Ein bleibendes Zeugnis ihres Wirkens ist auch das kulturelle Erbe, das die Schwestern hinterlassen haben. In liebevoller Handarbeit schufen sie über Jahrzehnte hinweg detailreiche Jahres- und Weihnachtskrippen. Die große Jahreskrippe mit über 270 biblischen Szenen ist heute als Dauerleihgabe in der Kirche St. Salvator zu bewundern.
Für ihr spirituelles Engagement in der jüngeren Vergangenheit wurde Sr. Josefine von der Stadt Nördlingen mit dem Ehrenbrief ausgezeichnet – insbesondere für die Gründung des Vereins „Zentrum der Stille – Pax et Bonum – Nördlingen e. V.“ sowie für die Leitung des Meditations- und Kontemplationskreises.
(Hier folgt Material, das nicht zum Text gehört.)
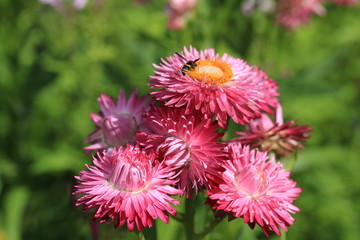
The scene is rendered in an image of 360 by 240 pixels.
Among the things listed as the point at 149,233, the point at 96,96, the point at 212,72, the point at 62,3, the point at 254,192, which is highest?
the point at 62,3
Würdigung der Stadt Nördlingen und Oberbürgermeister David Wittner
Ein besonderes Zeichen des Erinnerns wurde mit der Einweihung des „Luise-Löwenfels-Wegs“ gesetzt. Die Namensgeberin, eine konvertierte Jüdin, wurde in den 1930er Jahren im Kloster Maria Stern zur Kindergärtnerin ausgebildet und 1942 im Konzentrationslager Auschwitz ermordet. Die Stadt Nördlingen würdigt mit diesem Weg ihr Leben und Wirken.
Oberbürgermeister David Wittner würdigte den Beitrag der Schwestern mit nachdrücklichen Worten: „Mit dem Weggang der letzten Schwestern von Maria Stern endet ein prägendes Kapitel unserer Stadtgeschichte. Über 157 Jahre hinweg haben die Ordensfrauen nicht nur Generationen von Kindern und Jugendlichen gebildet und begleitet, sondern auch durch ihr Wirken in Kirche, Pflege, Erziehung und Kultur das soziale Gefüge unserer Stadt entscheidend mitgestaltet. Ihr Einsatz war gelebte Nächstenliebe und tiefe Verbundenheit mit Nördlingen – dafür gebührt ihnen unser aller Dank und größter Respekt.“ (dra)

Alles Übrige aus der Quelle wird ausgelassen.